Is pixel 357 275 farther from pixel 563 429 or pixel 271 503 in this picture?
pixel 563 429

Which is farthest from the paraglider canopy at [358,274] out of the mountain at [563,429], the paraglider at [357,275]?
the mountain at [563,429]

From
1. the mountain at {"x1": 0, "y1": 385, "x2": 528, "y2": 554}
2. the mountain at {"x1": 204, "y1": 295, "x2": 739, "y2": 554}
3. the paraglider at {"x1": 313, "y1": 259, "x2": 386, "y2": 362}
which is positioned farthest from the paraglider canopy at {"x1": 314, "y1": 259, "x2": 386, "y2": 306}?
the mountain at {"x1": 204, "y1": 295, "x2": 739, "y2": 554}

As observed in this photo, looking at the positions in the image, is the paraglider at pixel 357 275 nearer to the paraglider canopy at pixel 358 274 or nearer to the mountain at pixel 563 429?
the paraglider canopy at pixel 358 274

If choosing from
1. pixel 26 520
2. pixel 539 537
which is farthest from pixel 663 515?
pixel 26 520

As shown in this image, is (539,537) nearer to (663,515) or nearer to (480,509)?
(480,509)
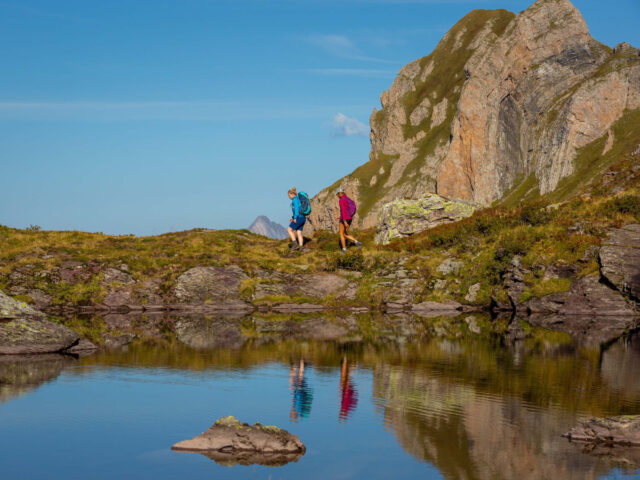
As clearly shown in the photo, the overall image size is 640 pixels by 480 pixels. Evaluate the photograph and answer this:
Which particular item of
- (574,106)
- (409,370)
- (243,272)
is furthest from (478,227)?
(574,106)

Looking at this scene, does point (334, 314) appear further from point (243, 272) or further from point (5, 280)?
point (5, 280)

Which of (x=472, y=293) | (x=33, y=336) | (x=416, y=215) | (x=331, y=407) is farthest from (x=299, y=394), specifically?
(x=416, y=215)

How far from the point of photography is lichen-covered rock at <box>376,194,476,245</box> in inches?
2019

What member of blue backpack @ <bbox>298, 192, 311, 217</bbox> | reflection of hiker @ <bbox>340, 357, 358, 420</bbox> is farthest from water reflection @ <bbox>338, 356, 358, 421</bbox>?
blue backpack @ <bbox>298, 192, 311, 217</bbox>

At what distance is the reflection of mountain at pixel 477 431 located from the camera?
11289 millimetres

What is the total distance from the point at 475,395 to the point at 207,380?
698cm

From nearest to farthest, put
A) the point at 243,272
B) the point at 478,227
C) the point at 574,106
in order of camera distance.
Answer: the point at 243,272
the point at 478,227
the point at 574,106

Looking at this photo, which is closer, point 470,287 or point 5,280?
point 5,280

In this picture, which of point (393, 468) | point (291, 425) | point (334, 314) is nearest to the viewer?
point (393, 468)

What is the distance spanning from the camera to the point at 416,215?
5166 centimetres

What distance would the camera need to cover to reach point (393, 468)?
11.4 meters

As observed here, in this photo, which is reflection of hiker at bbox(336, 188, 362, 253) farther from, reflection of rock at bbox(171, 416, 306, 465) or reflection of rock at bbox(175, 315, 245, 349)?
reflection of rock at bbox(171, 416, 306, 465)

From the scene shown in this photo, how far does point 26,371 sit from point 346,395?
9131 mm

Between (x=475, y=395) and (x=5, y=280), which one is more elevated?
(x=5, y=280)
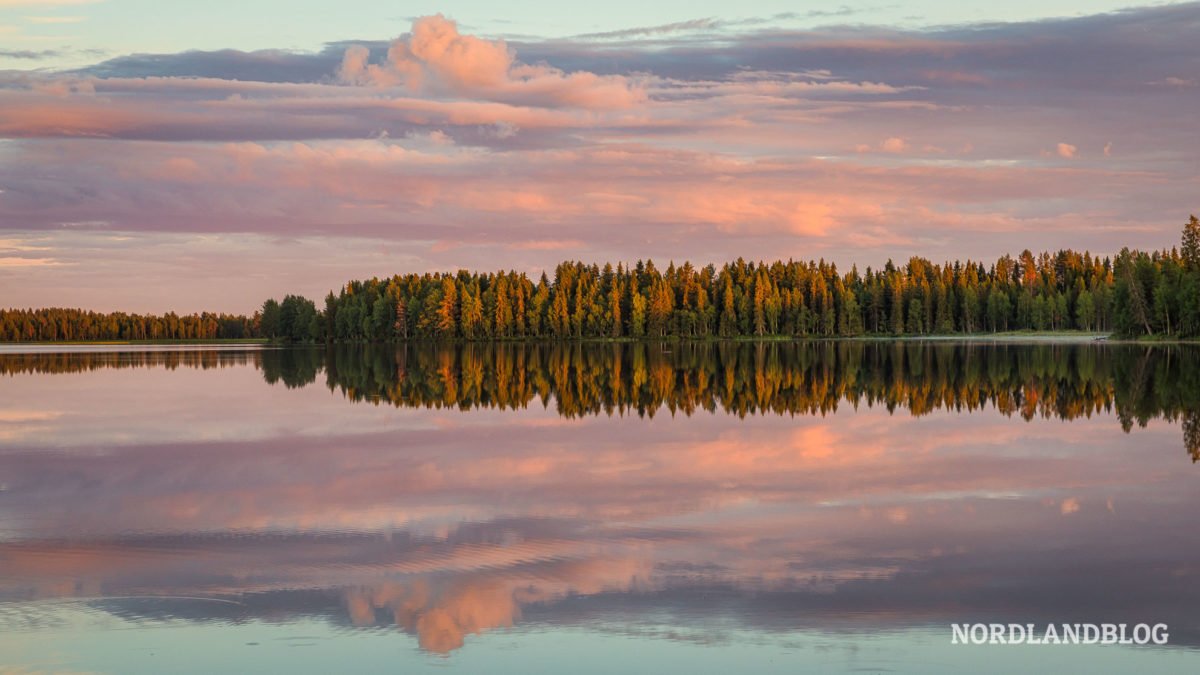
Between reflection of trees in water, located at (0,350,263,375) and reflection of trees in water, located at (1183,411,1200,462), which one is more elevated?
reflection of trees in water, located at (1183,411,1200,462)

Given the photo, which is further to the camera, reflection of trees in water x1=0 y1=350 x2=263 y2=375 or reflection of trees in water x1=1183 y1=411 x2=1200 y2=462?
reflection of trees in water x1=0 y1=350 x2=263 y2=375

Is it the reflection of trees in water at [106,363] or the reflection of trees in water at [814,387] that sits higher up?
the reflection of trees in water at [814,387]

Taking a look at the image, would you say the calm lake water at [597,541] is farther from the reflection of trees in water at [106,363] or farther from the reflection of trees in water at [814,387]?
→ the reflection of trees in water at [106,363]

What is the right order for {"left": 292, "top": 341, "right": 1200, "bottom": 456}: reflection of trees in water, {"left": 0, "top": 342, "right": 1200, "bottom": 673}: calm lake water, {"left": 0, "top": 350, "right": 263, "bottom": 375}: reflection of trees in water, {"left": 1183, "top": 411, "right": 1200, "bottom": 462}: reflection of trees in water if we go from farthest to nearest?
{"left": 0, "top": 350, "right": 263, "bottom": 375}: reflection of trees in water < {"left": 292, "top": 341, "right": 1200, "bottom": 456}: reflection of trees in water < {"left": 1183, "top": 411, "right": 1200, "bottom": 462}: reflection of trees in water < {"left": 0, "top": 342, "right": 1200, "bottom": 673}: calm lake water

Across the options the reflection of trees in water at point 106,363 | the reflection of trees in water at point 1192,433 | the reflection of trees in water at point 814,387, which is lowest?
the reflection of trees in water at point 106,363

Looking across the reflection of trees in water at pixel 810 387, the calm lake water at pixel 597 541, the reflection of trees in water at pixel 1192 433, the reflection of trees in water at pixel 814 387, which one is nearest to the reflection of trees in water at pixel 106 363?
the reflection of trees in water at pixel 810 387

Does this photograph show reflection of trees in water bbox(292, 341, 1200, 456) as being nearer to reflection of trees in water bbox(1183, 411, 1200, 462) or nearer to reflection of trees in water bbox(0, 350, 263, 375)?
reflection of trees in water bbox(1183, 411, 1200, 462)

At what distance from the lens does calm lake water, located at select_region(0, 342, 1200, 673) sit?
11.0 m

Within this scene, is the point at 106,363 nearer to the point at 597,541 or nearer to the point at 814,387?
the point at 814,387

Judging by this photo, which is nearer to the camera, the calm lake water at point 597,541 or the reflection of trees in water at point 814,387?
the calm lake water at point 597,541

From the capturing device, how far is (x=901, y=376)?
55.2 meters

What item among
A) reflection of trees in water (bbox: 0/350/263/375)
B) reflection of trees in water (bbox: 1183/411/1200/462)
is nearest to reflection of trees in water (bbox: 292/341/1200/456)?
reflection of trees in water (bbox: 1183/411/1200/462)

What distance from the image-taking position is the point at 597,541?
15672mm

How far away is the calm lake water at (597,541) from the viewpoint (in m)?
11.0
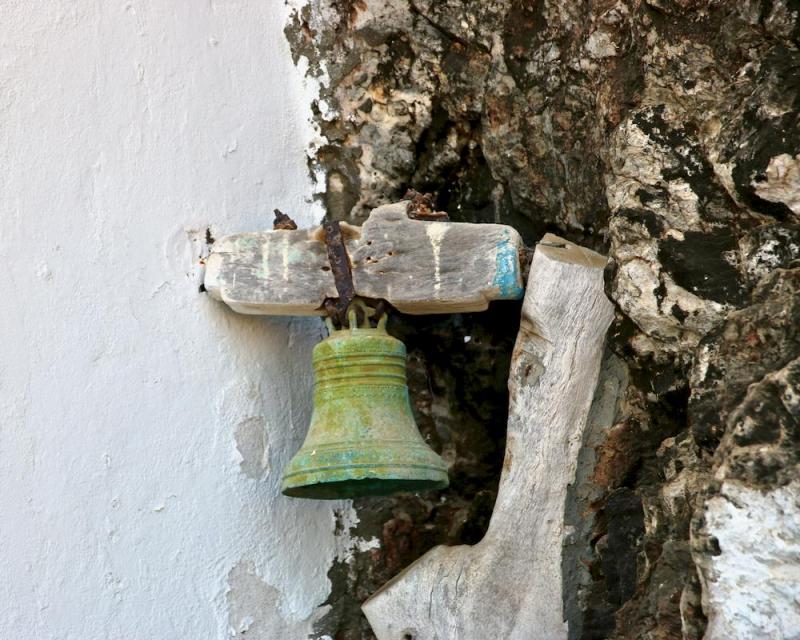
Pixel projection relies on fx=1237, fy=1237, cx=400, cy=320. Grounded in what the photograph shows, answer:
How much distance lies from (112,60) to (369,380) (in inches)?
26.2

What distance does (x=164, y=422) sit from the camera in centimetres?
198

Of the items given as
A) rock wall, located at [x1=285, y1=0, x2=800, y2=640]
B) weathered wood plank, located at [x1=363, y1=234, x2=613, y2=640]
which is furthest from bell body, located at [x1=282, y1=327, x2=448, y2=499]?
rock wall, located at [x1=285, y1=0, x2=800, y2=640]

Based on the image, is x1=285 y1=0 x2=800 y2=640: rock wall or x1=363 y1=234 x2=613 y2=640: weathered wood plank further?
x1=363 y1=234 x2=613 y2=640: weathered wood plank

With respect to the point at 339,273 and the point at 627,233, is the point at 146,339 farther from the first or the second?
the point at 627,233

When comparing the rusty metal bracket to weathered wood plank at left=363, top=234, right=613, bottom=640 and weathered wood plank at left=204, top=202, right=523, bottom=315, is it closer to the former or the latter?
weathered wood plank at left=204, top=202, right=523, bottom=315

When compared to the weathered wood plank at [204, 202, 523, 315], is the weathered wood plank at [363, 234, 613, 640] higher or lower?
lower

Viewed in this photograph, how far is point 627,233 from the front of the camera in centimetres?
188

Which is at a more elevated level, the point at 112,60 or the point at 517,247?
the point at 112,60

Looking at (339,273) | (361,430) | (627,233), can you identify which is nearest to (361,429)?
(361,430)

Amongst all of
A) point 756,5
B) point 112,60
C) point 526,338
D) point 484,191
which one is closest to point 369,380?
point 526,338

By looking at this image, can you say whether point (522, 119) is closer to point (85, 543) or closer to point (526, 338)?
point (526, 338)

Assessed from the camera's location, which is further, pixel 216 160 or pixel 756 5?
pixel 216 160

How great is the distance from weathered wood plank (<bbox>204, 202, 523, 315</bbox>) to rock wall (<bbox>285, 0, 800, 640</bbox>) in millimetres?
200

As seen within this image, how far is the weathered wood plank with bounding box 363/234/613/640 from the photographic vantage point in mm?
1954
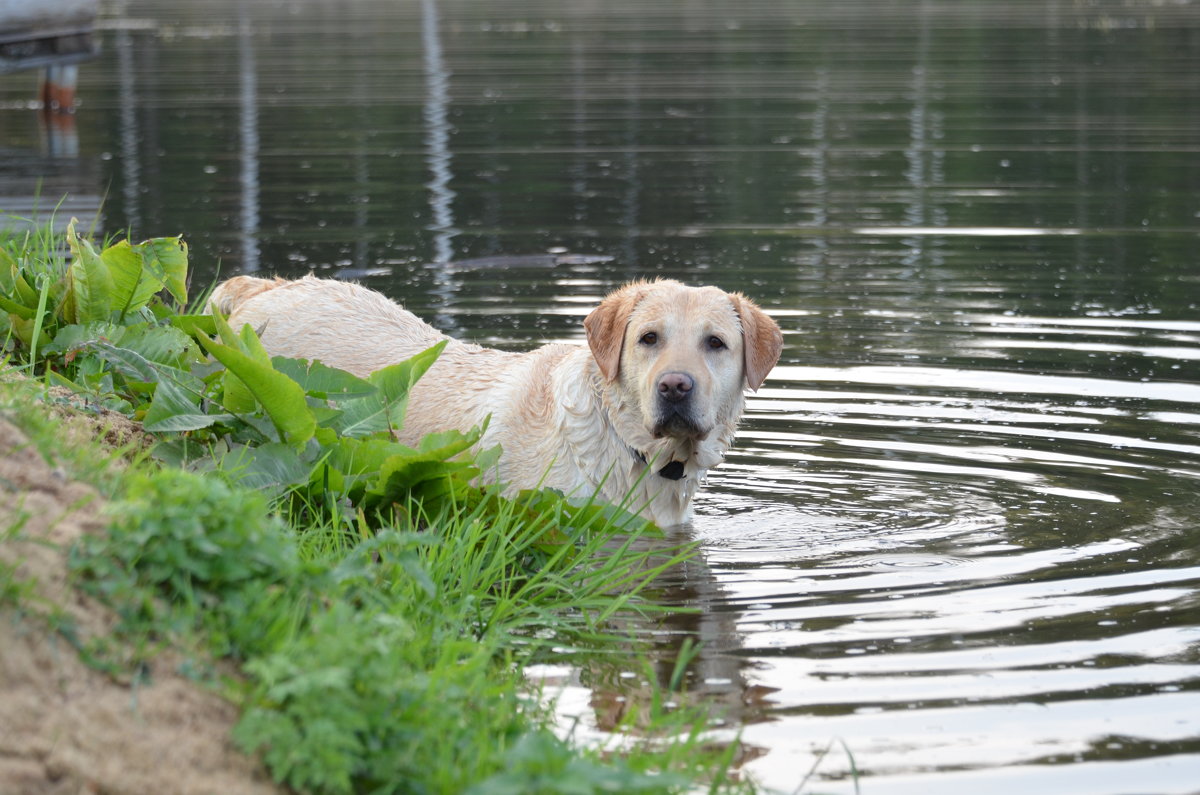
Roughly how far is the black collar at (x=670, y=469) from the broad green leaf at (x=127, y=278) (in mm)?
2578

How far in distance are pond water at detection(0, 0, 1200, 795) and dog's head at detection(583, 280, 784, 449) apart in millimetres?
696

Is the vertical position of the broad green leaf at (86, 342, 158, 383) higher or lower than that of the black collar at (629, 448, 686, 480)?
higher

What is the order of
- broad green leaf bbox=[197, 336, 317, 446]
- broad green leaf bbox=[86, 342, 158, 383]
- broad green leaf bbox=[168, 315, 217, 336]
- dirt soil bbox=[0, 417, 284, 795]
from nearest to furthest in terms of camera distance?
dirt soil bbox=[0, 417, 284, 795] → broad green leaf bbox=[197, 336, 317, 446] → broad green leaf bbox=[86, 342, 158, 383] → broad green leaf bbox=[168, 315, 217, 336]

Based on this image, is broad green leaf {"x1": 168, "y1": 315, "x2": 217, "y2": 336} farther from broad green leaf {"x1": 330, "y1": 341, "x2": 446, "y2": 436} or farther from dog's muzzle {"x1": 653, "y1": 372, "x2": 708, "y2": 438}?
dog's muzzle {"x1": 653, "y1": 372, "x2": 708, "y2": 438}

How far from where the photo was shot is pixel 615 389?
7.14m

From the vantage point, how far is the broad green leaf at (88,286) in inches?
285

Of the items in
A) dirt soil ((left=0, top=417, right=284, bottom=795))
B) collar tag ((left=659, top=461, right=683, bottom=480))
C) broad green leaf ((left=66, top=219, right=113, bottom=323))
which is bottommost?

───

◆ **EXERCISE PROMPT**
Rewrite the lines from the one with "Roughly how far" up to and including the one with "dirt soil bbox=[0, 417, 284, 795] →", putting "dog collar" wherever "black collar" appears and keeping everything else the same.

◆ **FULL SOLUTION**
Roughly how far is the dog collar at (x=670, y=469) from the broad green leaf at (x=127, y=278) (in mm)?
2578

How far in distance are pond water at detection(0, 0, 1200, 795) and dog's head at detection(583, 280, 784, 449) apart in millimetres?
696

Is the vertical position of the broad green leaf at (86, 342, 158, 383) higher or lower than that of the dog collar at (629, 448, 686, 480)?
higher

What is the order of
- broad green leaf bbox=[197, 336, 317, 446]
- broad green leaf bbox=[86, 342, 158, 383]
- broad green leaf bbox=[168, 315, 217, 336]
- dirt soil bbox=[0, 417, 284, 795]
from nearest to furthest in terms of camera distance?
dirt soil bbox=[0, 417, 284, 795] → broad green leaf bbox=[197, 336, 317, 446] → broad green leaf bbox=[86, 342, 158, 383] → broad green leaf bbox=[168, 315, 217, 336]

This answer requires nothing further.